The entries below are to be written out again without alteration.
┌─ LISTED RECORDS
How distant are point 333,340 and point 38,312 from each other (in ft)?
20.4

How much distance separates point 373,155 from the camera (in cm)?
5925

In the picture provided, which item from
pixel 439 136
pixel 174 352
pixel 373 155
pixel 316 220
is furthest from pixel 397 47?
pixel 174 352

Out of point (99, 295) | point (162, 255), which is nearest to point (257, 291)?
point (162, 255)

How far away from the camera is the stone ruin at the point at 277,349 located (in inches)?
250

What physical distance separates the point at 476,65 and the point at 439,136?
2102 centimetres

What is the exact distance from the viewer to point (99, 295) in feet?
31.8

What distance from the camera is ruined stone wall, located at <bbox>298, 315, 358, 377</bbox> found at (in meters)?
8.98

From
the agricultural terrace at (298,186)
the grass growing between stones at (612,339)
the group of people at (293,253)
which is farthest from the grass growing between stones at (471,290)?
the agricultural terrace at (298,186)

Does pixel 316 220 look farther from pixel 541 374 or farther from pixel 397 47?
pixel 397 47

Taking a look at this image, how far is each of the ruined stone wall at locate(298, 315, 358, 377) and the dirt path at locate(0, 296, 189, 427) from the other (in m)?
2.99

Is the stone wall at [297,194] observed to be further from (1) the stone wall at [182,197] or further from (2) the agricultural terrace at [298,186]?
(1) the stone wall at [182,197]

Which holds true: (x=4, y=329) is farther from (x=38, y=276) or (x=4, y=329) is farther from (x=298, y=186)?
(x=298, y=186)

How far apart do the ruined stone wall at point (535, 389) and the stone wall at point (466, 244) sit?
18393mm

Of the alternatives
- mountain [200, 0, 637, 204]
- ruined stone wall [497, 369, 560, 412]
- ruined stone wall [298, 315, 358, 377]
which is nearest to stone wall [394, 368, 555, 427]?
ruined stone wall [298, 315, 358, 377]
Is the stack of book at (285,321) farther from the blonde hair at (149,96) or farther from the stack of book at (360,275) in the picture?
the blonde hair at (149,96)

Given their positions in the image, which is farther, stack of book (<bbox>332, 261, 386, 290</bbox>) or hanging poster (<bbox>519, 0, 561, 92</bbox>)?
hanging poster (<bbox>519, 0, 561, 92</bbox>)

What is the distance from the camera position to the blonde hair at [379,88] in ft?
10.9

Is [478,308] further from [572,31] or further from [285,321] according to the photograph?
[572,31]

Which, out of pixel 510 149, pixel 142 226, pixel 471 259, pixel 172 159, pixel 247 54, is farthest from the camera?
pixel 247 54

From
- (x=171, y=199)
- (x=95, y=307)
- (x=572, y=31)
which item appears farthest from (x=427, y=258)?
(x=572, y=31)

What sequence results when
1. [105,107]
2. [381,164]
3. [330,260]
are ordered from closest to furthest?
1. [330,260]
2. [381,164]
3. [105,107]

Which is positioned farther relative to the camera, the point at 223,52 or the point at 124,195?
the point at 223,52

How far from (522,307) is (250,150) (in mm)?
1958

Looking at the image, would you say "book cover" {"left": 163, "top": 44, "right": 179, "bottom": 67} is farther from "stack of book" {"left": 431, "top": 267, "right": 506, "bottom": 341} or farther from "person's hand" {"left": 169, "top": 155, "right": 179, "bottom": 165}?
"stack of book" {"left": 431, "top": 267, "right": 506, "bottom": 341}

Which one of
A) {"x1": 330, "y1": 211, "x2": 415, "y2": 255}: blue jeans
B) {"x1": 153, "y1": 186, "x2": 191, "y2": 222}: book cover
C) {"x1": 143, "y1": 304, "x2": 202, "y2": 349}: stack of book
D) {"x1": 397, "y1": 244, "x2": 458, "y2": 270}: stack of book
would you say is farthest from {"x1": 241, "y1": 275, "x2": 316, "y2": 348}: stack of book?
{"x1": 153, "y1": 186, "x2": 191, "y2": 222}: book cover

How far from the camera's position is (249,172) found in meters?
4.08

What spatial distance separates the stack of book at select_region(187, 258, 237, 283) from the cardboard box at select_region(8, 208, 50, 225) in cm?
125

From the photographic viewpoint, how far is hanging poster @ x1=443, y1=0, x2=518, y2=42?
└─
§ EXERCISE OUTPUT:
How distant are point 333,340 and point 38,312 from each other (in ft)?
20.4

How much distance separates point 373,155 from the camera (in cm)?
5925

In the picture provided, which item from
pixel 439 136
pixel 174 352
pixel 373 155
pixel 316 220
is furthest from pixel 397 47?
pixel 174 352

Out of point (99, 295) | point (162, 255), which is nearest to point (257, 291)?
point (162, 255)

How far away from the camera is the stone ruin at the point at 277,349 located (in inches)?
250

What physical distance separates the point at 476,65 and the point at 439,136?
2102 centimetres

What is the exact distance from the viewer to point (99, 295) in feet?
31.8

What distance from the camera is ruined stone wall, located at <bbox>298, 315, 358, 377</bbox> found at (in meters)?
8.98

From
the agricultural terrace at (298,186)
the grass growing between stones at (612,339)
the group of people at (293,253)
which is farthest from the grass growing between stones at (471,290)?
the agricultural terrace at (298,186)

Does pixel 316 220 look farther from pixel 541 374 or farther from pixel 397 47?
pixel 397 47

Taking a look at this image, how far is each of the ruined stone wall at locate(298, 315, 358, 377) and the dirt path at locate(0, 296, 189, 427) from the other (in m)?
2.99

Is the stone wall at [297,194] observed to be further from (1) the stone wall at [182,197] or further from (2) the agricultural terrace at [298,186]?
(1) the stone wall at [182,197]

Which holds true: (x=4, y=329) is farther from (x=38, y=276) or (x=4, y=329) is farther from (x=298, y=186)?
(x=298, y=186)

How far apart do the ruined stone wall at point (535, 389) and the stone wall at point (466, 244) sit?
18393mm

Of the alternatives
- mountain [200, 0, 637, 204]
- ruined stone wall [497, 369, 560, 412]
- ruined stone wall [298, 315, 358, 377]
which is nearest to stone wall [394, 368, 555, 427]?
ruined stone wall [298, 315, 358, 377]
Is the stack of book at (285,321) farther from the blonde hair at (149,96) or farther from the stack of book at (360,275) in the picture?
the blonde hair at (149,96)

Given their positions in the image, which is farther, stack of book (<bbox>332, 261, 386, 290</bbox>) or hanging poster (<bbox>519, 0, 561, 92</bbox>)?
hanging poster (<bbox>519, 0, 561, 92</bbox>)

What is the distance from the camera position to the blonde hair at [379,88] in ft?
10.9

Is [478,308] further from [572,31] or further from [285,321] according to the photograph?
[572,31]

Which, out of pixel 510 149, pixel 142 226, pixel 471 259, pixel 172 159, pixel 247 54, is farthest from the camera?
pixel 247 54

From
- (x=171, y=199)
- (x=95, y=307)
- (x=572, y=31)
which item appears farthest from (x=427, y=258)?
(x=572, y=31)

What sequence results when
1. [105,107]
2. [381,164]
3. [330,260]
are ordered from closest to furthest?
1. [330,260]
2. [381,164]
3. [105,107]

Which is positioned farther relative to the camera, the point at 223,52 or the point at 124,195?
the point at 223,52

How far from (522,307) is (250,150) (in mm)?
1958

Looking at the image, would you say "book cover" {"left": 163, "top": 44, "right": 179, "bottom": 67} is farther from "stack of book" {"left": 431, "top": 267, "right": 506, "bottom": 341} or farther from "person's hand" {"left": 169, "top": 155, "right": 179, "bottom": 165}?
"stack of book" {"left": 431, "top": 267, "right": 506, "bottom": 341}

Which one of
A) {"x1": 330, "y1": 211, "x2": 415, "y2": 255}: blue jeans
B) {"x1": 153, "y1": 186, "x2": 191, "y2": 222}: book cover
C) {"x1": 143, "y1": 304, "x2": 202, "y2": 349}: stack of book
D) {"x1": 397, "y1": 244, "x2": 458, "y2": 270}: stack of book
would you say is farthest from {"x1": 241, "y1": 275, "x2": 316, "y2": 348}: stack of book?
{"x1": 153, "y1": 186, "x2": 191, "y2": 222}: book cover

How far from the camera's position is (249,172) found in meters?
4.08

What spatial distance separates the stack of book at select_region(187, 258, 237, 283) from the cardboard box at select_region(8, 208, 50, 225) in cm?
125

From the photographic viewpoint, how far is hanging poster @ x1=443, y1=0, x2=518, y2=42?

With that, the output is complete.